Fear builds on itself. Replace fear with a positive feeling. And say to yourself, "Have fun." That's what its about anyway right.


  1. This is a good article. You capture the essence of fear and how to manage it. My fear is prettyy irrational. I boulder at about V7-V8 but ask me to put a rope on and tackle a route I go to pieces. grabbing at clips, resting at every oppertunity. It's crazy and it happens on routes that if they were boulder problems I could confortably campus !! I have written an article about rock climbing psychology and overcoming a fear of falling which you may find interesting.

  2. Nice to read. I am 25 and JUST starting to climb. The curious thing is that I am not afraid of airplane flying or heights as such . . . but I am scared to death of exposure. I think that's pretty much it. Being a passenger in a car that's driving around the bend of a cliff edge is more terrifying to me than being in an airplane at 30,000 ft. So I don't know. I'm hoping that by getting into climbing, I will overcome the fear, bit by bit, starting with indoor climbing but hopefully before too long getting out there for more outdoor climbs (my two instruction sessions have been outdoors), which are no comparison so much more fun and beautiful. But I want to have the confidence that I can DO the moves that I need to do first, and then I think I won't be as scared.

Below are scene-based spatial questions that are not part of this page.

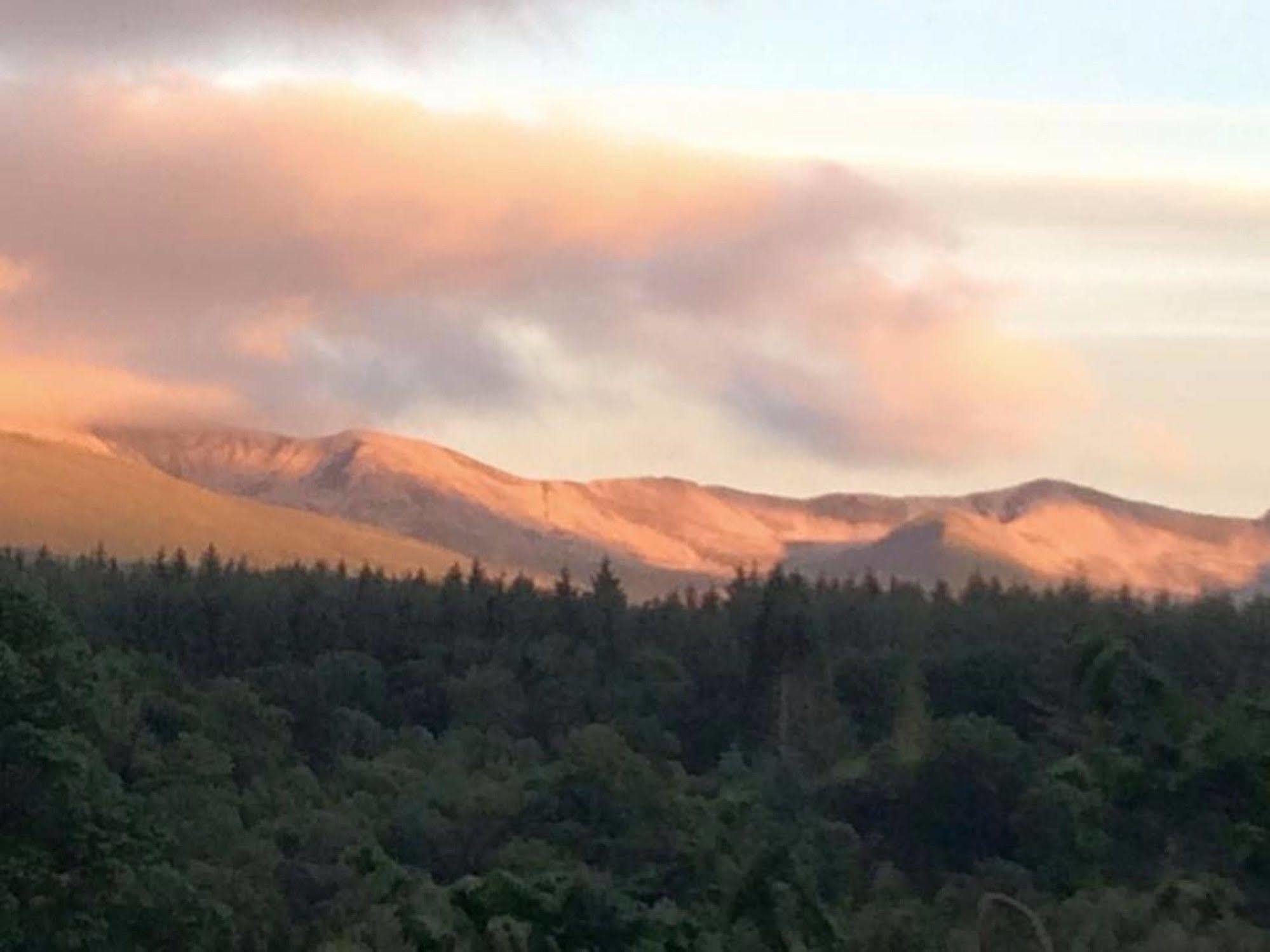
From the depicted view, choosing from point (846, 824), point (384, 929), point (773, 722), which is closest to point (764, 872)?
point (384, 929)

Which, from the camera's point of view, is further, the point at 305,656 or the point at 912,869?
the point at 305,656

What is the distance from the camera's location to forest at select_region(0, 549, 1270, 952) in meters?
61.6

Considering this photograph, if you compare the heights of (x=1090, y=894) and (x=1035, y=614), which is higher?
(x=1035, y=614)

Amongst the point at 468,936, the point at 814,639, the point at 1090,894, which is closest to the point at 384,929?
the point at 468,936

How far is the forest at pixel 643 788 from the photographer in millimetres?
61594

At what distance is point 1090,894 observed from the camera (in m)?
87.6

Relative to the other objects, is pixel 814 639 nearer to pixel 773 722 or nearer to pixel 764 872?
pixel 773 722

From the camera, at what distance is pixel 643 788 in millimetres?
113562

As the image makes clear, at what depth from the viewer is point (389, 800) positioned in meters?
121

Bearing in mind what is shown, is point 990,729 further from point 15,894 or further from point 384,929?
point 15,894

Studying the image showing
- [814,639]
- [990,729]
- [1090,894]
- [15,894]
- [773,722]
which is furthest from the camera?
[814,639]

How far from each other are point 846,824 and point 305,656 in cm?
8476

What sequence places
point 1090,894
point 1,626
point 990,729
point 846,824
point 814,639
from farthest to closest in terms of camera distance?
1. point 814,639
2. point 990,729
3. point 846,824
4. point 1090,894
5. point 1,626

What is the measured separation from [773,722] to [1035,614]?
3451 cm
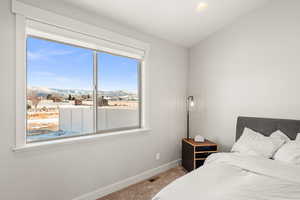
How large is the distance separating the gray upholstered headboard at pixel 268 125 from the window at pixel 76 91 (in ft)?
5.64

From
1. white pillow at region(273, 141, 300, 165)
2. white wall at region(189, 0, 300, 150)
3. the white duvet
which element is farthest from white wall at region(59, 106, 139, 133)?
white pillow at region(273, 141, 300, 165)

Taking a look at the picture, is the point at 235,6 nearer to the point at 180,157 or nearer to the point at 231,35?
the point at 231,35

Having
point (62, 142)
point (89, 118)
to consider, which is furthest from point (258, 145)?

  3. Knowing you can do them is the first step. The only way you can know that is by doing them. It's a catch 22. Just remember, while you are up there, you haven't fallen on these moves. Or moves like them. If you have accept that you did fall and you are stronger for it now. Accept the fear and move on. Take a deep breath and trust yourself. This is my pep talk that I have with myself all the time. It's a never ending journey and that's why it's so much fun. That one time that you suck it up and actually conquer the moment.